**CONSIGNE DE TRAVAIL:**
Prolongez l'extrait sur l'économie sociale et solidaire à Gabès et à Sidi Bouzid, en reprenant après sa dernière phrase.

**EXTRAIT DU DOCUMENT:**
....

A Gabès, on en compte une demi-dizaine (élevage des bovins, pêche, tourisme alternatif et de l’artisanat, etc.).

A Sidi Bouzid, le potentiel supplémentaire se trouve dans la filière oléicole, l’élevage bovin laitier, l’arboriculture, le tourisme alternatif, l’artisanat et le travail associatif.

Pour concrétiser ce potentiel, l’étude de l’ACMACO recommande d’améliorer l’environnement législatif et institutionnel. Sur le plan législatif, «il est nécessaire d’entamer une refonte des textes régissant le Tiers Secteur, dans sa diversité (…)» pour en élaguer contradictions et ambiguïtés et «alléger les procédures de création et de gestion» qui entravent le développement de ce secteur.

Sur le plan institutionnel, l’idée est l’économie sociale et solidaire d’une «structure spécifique d’encadrement des promoteurs» à l’instar de l’Agence de promotion de l’industrie et de l’innovation (APII) ou de l’Agence de promotion de l’investissement agricole (APIA).

....

**DONNÉES AFFICHÉES:**
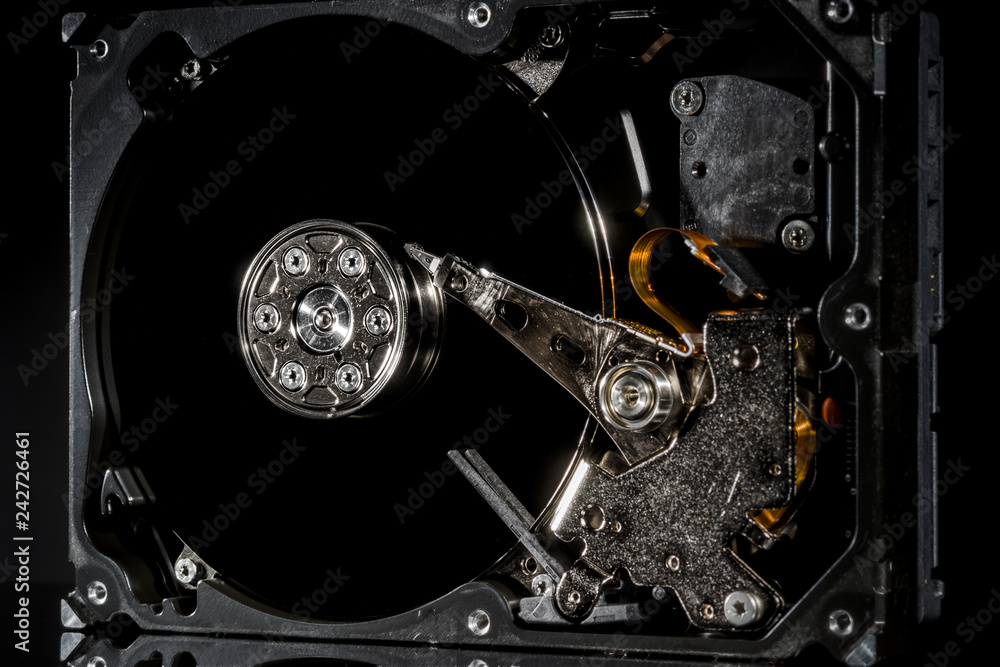 Disassembled and opened hard disk drive, inside view with reflections, isolated on black Disassembled and opened hard disk drive, inside view with reflections, isolated on black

....

**EXERCICE CORRIGÉ:**
Une telle institution aurait pour mission d’élaborer «une vision globale du tissu économique aux plans régional, national et sectoriel», et, partant, de constituer une banque de projets à mettre à la disposition des promoteurs, et jouer un rôle dans l’établissement de partenariats et de coopération à l’international.

Enfin, l’étude appelle à la mise en place d’une politique de mise à niveau –à l’instar de celle dont le secteur de l’industrie a bénéficié après la conclusion de l’Accord d’association avec l’Union européenne en 1995- pour aider le Tiers secteur à ses faiblesses en particulier en termes de compétitivité et d’efficience économique.